C language programming ASCII American Standard Information Interchange Standard Code Introduction

Source: Internet
Author: User
Tags file separator
American Standard Information Interchange Standard Code
(American Standard Code for information interchange, ASCII)

In a computer, all data is stored and computed in binary representation (because the computer is silly, only the binary values of the 0 and 1 digits are suitable for it). Similarly, 52 letters (including uppercase letters) such as A, B, C, and D, as well as numbers such as 0, 1, and 2, as well as some common symbols (such as *, #, @, etc) when storing data in a computer, the binary number must also be used to represent the specific number used to represent which symbol. Of course, everyone can agree on their own set (this is called encoding ), if you want to communicate with each other without confusion, you must use the same encoding rules. Therefore, the American Standardization Organization has introduced the so-called ASCII code, specifies which binary number is used to represent the above commonly used symbols.

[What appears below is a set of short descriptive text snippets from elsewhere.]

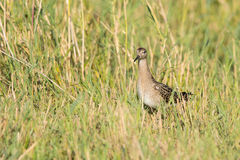 Female ruff. Wild Reeve walking on a coastal meadow Royalty Free Stock Photos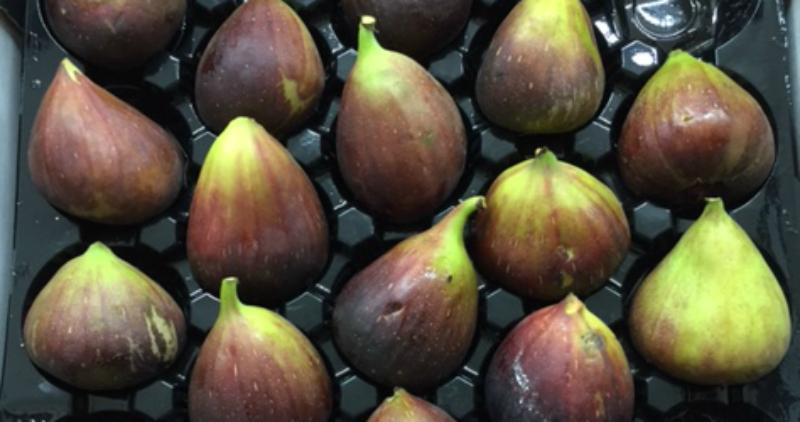 figs lane cove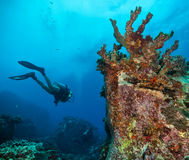 Дно моря водолаза акваланга молодой женщины исследуя Стоковые Изображения RF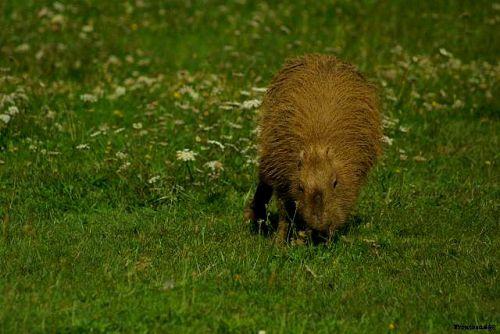 Capybaras  en 2011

The American Standard Information Exchange Code is a standard single-byte character encoding scheme developed by the American National Standard Institute (ANSI) for text-based data. Started in the late 1950s S and finalized in 1967. It was originally a US National Standard for different computers to use for mutual communication as a standard for Spanish character encoding. It has been used by the International Organization for Standardization (ISO) it is an international standard, known as the ISO 646 standard. Applies to all Latin characters.

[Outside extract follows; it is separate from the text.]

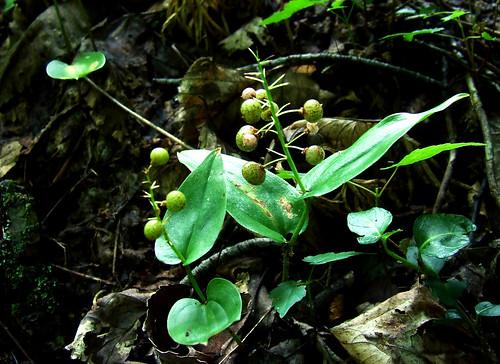 Maianthememum in berry
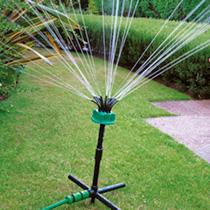 Oasis Indoor Self Watering System - Bluestone Garden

ASCII Code uses a combination of the specified 7-bit or 8-bit binary numbers to represent 128 or 256 possible characters. The standard ASCII code is also known as the basic ASCII code. It uses 7-bit binary numbers to indicate all uppercase and lowercase letters, numbers 0 to 9, and punctuation marks, and special control characters used in American English. Where:
0 ~ 32 and 127 (34 in total) are control characters or communication special characters (others can be displayed), such as control characters: LF (line feed), Cr (Press ENTER), FF (page feed) del (delete), BS (return), BEL (zhenling), and other special characters for communications: Soh (Text header), EOT (Text tail), Ack (confirmation), etc; the ASCII values are 8, 9, 10, and 13, respectively, and are converted to backspace, tabulation, line feed, and carriage return characters. They do not display specific images, but vary with applications, with different effects on text display.
33 ~ 126 (94 in total) is a character, 48 ~ 57 is 0 to 9 10 Arabic numerals;
65 ~ 90 is 26 uppercase English letters, 97 ~ There are 26 lower-case English letters, and the remaining are some punctuation marks and operator numbers.
In standard ASCII, the highest bit (B7) is used as the parity bit. The so-called parity check refers to a method used to check whether an error occurs during code transfer. It is generally divided into two types: Odd checksum and even verification. Odd check rules: correct code must contain an odd number of 1 bytes. If the number is not an odd number, 1 is added to the highest bit B7. Even check rules: correct code: the number of 1 in a byte must be an even number. If the number is not an even number, 1 is added to the highest bit of B7.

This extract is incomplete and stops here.